Elliott, a former El Pollo Loco franchise CEO and Cinnabon and Church’s Chicken leader, took the reins during 2010. 4 years later, Elliott says, beef o bradys scoped its competitive set, brands like Applebee’s and Buffalo Wild Wings, and asked “How can we contest with these guys?” And this being a regional player going toe to toe with billion-dollar brands.
“We felt like we could beat them in value,” he says.
That might seem counter intuitive at first glance. Casual giants steal share from independents and micro-chains by competing at scale. Typically marketing value more aggressively than small company’s budgets could ever allow. “They’ll probably spend more in a month, electronic media and stuff, than we’ll spend in a year,” Elliott says. That and weathering commodity storms with collective purchasing power.
But this is 2010, not 2019. Applebee’s strayed from its value-seeker perch and shifted in unfamiliar directions, like the wood-fired grills that launched in 2016. Inflated menus were commonplace, in addition to LTOs that infused complexity into operations and muddied the ROI of deep discounts. It was, in a great deal of ways, a period when casual chains drifted from their core principles seeking to appeal to a new generation of consumers we didn’t quite understand yet. The “all-things-to-all-people” aftershock of attempting not to get left behind when consumer preference shifts but hasn’t solidified yet.
Elliott says Beef ‘O’ Brady’s saw this unfolding and made a decision to carve out a niche within an area many competitors weren’t-everyday value.
“They were kind of going in a different direction from value,” Elliott says of competitors. “And that’s when we said, ‘look, this is an area where we can compete.’ It just happened to become these were walking away as a result and we were diving into it.”
Elliott admits those chains have come back to value, with Chili’s 3 for $10, Applebee’s all-you-can eat deals, Dollarita, and other offers. Yet there remains a difference, he says. “They get it done over a promotional basis,” Elliott says. “It exists in our restaurants every day of each week and we support that all through the year with a lot more promotions allow it some top spin. But our value is all day, every day.”
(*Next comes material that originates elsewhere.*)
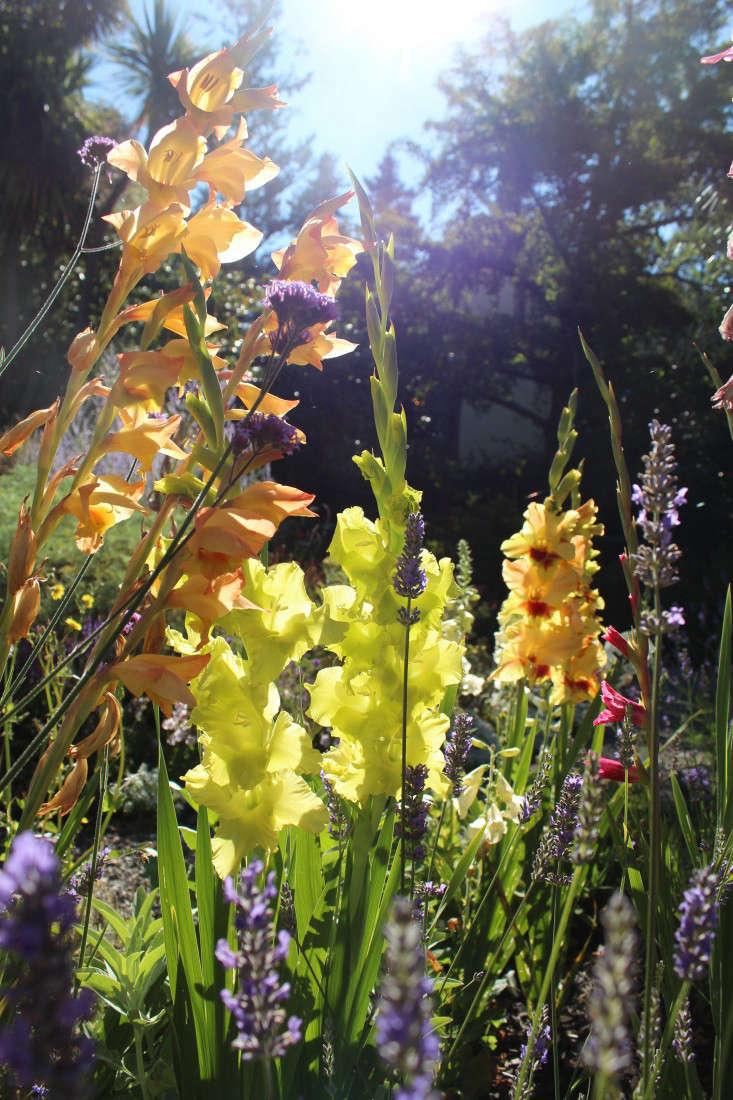 gladiolas-heirloom-michelle-gardenista-4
“I think the distinction is should you value you can’t do it intermittently,” he adds. “It has to be a part of your DNA.”
Beef ‘O’ Brady’s daily value continues to be key to its resurgence. Notably, Beef ‘O’ Brady’s has brought almost no price in recent years, unlike many chains attempting to maximize wage growth and cover for traffic loss. That’s just not who Beef ‘O’ Brady’s customer is, however. They’re price conscious families that want a good price. And that’s not a brand promise Elliott is ready to compromise on.
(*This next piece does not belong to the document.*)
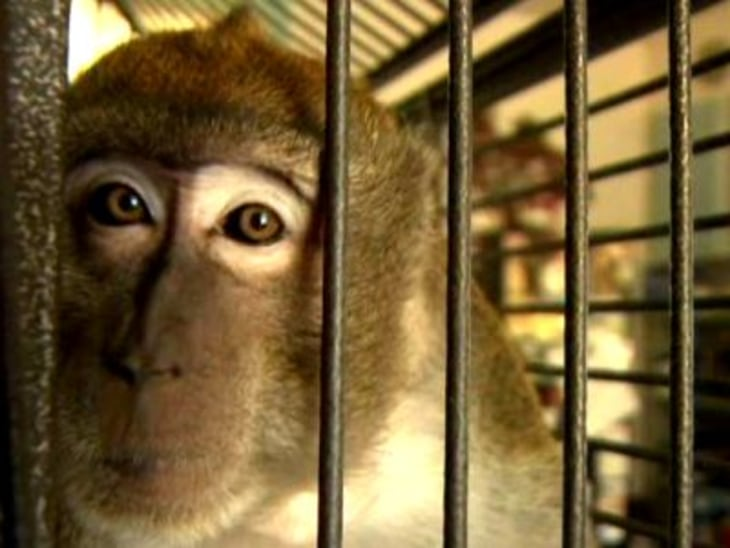 Pet monkey attacks owner during shared nap - Video on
Here’s an illustration of this how serious beef o bradys holiday hours is on the subject: Franchisees can’t set their very own prices thanks to an alternative POS system corporate installed.
But the daily deals are definitely the foundation. They work, Elliott says, because they don’t change in purpose. Taco Tuesdays, as an example, have operate a $5.99 price tag for five straight years. Burger Mondays (exactly the same price) hasn’t change, either, and isn’t in the near future. Wing Wednesdays (varies by store), Fajita Thursdays ($9.99), and Surf & Turf Fridays ($12.99) round out the everyday value platform. And Elliott says they’re adding Saturday and Sunday deals in the near future.
“The franchises are after me,” Elliott jokes. “They think we need to take price on this stuff. And I’m saying, glance at the results, guys. Consider the repeat visits that we’re getting on today of the week. If we eyoaqm sit tight, we carry on and separate ourselves from people who carry on and take price.”
“If you do that,” he adds, “all of sudden your everyday deal has stopped being an agreement. It’s just like anything else. We’ve had our infernal debates about this but we’ve been consistent to separate ourselves from our competitors, and to provide not fake value but real value.”
As Elliott says, Beef ‘O’ Brady’s current progress is the consequence of several changes, not one. Value was just the springboard.